▶ _REQUIRED WORK_: Look through the data below for the line with "United States, site archbold_FL-07." and the line with "site 4373, 2009-03-12 06:11:00.000.", then output those two and all lines in between, exactly as written.

▶ _PROVIDED DATA_:

[Start of section]

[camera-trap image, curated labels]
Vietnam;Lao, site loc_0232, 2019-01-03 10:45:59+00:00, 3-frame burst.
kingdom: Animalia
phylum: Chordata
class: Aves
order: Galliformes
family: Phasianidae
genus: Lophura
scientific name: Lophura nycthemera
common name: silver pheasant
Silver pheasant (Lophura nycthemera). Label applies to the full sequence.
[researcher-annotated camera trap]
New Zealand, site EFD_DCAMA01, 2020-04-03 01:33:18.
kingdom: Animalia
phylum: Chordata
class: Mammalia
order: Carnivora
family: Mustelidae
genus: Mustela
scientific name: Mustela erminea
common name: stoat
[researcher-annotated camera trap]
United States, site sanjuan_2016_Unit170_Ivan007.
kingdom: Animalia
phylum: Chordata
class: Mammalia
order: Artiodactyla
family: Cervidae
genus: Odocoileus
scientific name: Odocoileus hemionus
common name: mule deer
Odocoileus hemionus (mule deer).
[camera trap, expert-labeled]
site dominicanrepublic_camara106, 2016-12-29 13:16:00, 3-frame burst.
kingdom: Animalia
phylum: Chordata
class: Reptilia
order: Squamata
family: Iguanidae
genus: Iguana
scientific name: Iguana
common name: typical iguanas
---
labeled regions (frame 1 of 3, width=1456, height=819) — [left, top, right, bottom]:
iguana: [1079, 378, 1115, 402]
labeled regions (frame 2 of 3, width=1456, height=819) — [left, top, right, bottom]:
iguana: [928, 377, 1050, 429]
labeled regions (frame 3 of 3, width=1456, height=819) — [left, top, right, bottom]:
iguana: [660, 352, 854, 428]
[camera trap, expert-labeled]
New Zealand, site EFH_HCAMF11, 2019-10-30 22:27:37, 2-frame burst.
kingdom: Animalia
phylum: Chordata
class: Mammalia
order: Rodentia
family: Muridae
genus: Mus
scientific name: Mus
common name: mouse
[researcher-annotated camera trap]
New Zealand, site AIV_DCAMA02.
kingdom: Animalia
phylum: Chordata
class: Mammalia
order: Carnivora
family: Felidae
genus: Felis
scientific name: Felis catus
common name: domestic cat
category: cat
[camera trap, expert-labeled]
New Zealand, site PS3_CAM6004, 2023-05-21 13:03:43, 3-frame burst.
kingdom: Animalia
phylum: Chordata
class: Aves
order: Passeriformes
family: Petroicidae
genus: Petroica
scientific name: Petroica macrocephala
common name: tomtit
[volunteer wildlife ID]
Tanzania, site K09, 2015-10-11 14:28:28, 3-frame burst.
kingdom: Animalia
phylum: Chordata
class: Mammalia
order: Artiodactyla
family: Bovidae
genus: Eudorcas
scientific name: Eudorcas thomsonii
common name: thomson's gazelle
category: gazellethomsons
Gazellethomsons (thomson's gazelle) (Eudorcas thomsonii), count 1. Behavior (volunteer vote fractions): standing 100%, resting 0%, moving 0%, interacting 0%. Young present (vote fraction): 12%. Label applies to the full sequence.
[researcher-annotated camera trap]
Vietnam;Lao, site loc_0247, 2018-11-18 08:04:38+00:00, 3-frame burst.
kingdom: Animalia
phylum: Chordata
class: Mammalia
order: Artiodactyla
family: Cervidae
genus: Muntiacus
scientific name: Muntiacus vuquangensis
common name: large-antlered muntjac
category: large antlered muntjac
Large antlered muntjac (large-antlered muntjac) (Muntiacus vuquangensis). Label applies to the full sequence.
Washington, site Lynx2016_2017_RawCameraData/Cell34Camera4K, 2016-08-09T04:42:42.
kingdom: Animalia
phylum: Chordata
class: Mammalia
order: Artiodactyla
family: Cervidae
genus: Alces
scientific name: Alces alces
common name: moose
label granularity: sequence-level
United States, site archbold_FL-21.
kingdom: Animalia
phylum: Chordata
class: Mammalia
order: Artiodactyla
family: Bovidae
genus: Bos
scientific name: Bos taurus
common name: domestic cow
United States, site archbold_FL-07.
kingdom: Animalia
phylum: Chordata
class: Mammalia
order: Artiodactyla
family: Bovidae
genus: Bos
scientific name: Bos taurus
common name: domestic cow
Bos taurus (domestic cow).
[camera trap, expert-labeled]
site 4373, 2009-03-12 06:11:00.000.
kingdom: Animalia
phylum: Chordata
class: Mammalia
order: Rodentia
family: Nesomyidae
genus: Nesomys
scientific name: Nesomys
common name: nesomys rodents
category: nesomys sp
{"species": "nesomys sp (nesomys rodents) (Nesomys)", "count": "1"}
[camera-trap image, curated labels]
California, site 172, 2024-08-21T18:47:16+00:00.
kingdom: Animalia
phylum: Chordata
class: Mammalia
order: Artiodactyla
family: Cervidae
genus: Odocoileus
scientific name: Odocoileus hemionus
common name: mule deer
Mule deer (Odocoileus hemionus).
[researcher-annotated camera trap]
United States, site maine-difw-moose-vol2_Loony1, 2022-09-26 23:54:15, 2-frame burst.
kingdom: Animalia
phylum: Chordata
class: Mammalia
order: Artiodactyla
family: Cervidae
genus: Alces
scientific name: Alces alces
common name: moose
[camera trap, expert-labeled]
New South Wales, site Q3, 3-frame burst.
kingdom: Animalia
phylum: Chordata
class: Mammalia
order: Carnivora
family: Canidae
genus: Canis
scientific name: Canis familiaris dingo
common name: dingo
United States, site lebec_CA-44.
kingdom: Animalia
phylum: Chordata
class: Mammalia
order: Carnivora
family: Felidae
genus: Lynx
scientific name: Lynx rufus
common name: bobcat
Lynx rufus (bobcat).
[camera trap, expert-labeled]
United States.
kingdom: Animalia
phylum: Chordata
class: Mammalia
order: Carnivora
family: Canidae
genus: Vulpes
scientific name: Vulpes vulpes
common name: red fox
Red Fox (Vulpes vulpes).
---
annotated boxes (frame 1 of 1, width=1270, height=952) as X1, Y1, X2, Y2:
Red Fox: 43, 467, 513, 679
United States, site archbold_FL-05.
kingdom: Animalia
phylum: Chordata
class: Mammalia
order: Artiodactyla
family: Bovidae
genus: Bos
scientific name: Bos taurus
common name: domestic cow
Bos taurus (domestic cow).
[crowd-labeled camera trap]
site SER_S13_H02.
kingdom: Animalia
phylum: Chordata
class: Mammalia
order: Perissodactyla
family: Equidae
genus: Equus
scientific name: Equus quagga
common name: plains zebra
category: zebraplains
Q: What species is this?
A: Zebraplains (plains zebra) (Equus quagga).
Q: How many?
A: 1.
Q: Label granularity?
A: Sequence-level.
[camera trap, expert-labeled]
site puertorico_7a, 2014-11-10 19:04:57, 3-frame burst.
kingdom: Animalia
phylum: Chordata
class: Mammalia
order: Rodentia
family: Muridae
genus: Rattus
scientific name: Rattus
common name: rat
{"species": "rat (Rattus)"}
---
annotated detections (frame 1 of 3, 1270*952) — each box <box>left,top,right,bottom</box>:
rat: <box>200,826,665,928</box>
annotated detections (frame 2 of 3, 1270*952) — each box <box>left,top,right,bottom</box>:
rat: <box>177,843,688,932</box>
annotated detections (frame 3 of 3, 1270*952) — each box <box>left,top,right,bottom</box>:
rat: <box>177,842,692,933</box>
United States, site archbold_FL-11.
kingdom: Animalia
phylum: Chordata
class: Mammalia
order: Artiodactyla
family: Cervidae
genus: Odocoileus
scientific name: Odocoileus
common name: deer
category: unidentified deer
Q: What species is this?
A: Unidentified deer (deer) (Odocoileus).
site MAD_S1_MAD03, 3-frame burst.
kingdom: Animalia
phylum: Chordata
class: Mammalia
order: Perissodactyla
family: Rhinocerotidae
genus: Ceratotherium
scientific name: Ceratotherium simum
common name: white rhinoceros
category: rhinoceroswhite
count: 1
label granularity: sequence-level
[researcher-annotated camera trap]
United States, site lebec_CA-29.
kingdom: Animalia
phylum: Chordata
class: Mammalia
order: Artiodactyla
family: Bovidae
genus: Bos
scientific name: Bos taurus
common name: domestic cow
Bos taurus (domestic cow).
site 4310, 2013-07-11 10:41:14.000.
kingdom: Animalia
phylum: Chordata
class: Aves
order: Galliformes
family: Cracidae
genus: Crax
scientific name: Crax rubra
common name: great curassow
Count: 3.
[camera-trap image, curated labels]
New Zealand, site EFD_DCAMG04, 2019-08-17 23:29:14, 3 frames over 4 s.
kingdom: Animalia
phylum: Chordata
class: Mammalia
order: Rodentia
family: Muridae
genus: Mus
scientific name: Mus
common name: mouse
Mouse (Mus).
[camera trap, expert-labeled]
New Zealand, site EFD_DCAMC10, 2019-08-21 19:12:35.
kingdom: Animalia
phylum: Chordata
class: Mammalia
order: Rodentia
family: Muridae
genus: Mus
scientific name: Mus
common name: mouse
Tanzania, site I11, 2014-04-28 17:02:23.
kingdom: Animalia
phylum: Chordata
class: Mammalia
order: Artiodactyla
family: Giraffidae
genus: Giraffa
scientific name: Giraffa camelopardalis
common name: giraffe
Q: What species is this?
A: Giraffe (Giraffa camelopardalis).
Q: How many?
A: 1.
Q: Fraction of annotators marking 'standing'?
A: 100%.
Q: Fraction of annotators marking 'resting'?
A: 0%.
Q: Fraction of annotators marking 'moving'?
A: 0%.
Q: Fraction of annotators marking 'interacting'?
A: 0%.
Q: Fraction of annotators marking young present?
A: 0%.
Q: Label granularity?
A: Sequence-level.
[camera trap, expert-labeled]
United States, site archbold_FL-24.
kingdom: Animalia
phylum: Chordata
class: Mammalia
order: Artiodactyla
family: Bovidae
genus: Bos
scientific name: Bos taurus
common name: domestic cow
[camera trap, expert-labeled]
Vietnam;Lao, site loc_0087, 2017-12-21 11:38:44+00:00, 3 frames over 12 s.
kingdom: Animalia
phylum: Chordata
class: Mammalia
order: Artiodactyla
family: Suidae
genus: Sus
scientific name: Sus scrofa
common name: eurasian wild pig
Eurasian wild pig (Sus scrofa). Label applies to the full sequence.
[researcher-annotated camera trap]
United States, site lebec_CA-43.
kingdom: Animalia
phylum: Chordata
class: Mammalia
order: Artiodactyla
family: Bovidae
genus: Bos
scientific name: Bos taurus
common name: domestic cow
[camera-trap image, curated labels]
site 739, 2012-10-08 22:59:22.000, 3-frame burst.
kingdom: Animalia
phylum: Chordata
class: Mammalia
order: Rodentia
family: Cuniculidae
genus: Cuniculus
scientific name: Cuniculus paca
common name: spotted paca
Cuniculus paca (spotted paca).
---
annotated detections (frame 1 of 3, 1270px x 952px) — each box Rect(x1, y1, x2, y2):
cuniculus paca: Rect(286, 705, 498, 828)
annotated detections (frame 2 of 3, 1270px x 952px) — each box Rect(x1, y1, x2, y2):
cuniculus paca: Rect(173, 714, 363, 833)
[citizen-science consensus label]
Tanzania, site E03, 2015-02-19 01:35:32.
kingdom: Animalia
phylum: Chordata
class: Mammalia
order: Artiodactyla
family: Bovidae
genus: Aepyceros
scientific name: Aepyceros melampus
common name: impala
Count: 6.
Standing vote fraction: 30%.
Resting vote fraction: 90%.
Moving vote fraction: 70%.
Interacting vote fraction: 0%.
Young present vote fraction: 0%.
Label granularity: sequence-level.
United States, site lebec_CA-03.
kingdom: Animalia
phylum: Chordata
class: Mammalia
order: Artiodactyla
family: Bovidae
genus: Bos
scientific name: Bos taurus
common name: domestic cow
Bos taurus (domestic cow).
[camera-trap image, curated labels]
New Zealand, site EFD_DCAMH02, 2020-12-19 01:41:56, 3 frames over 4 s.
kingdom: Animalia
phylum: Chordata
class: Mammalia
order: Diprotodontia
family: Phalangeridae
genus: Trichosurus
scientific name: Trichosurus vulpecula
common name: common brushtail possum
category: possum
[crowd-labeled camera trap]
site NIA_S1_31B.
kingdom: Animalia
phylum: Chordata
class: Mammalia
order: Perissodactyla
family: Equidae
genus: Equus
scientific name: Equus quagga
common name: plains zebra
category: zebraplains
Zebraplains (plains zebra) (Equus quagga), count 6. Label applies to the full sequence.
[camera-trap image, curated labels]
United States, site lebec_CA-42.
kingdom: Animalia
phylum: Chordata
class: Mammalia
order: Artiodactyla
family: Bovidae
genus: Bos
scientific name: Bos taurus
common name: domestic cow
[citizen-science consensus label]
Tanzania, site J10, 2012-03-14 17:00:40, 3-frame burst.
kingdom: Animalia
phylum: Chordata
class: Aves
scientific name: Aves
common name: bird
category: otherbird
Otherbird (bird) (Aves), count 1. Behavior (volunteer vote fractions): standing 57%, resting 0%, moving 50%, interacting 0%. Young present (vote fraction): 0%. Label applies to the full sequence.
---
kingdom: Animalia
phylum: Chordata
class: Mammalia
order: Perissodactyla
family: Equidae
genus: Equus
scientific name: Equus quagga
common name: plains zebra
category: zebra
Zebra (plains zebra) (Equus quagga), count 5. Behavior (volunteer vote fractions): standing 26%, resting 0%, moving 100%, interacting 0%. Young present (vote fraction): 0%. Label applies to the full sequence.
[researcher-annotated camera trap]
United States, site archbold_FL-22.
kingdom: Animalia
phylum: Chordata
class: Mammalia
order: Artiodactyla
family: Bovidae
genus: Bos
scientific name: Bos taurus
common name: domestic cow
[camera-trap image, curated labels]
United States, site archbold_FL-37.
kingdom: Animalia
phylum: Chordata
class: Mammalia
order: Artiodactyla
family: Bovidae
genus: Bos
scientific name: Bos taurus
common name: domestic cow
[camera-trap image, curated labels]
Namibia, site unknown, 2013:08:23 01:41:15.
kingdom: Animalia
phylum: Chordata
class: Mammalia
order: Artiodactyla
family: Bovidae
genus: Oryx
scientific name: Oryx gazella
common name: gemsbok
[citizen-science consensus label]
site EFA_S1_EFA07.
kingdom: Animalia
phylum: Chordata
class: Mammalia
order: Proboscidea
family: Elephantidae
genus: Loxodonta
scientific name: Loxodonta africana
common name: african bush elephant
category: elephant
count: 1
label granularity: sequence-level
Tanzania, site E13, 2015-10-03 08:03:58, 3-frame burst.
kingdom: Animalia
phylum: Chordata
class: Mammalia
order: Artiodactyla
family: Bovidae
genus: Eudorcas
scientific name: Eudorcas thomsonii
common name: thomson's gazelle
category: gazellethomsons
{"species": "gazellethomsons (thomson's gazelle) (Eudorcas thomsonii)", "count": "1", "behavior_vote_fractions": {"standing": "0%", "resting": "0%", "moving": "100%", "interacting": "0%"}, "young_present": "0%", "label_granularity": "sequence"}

[End of section]

▶ _TASK OUTPUT_:
United States, site archbold_FL-07.
kingdom: Animalia
phylum: Chordata
class: Mammalia
order: Artiodactyla
family: Bovidae
genus: Bos
scientific name: Bos taurus
common name: domestic cow
Bos taurus (domestic cow).
[camera trap, expert-labeled]
site 4373, 2009-03-12 06:11:00.000.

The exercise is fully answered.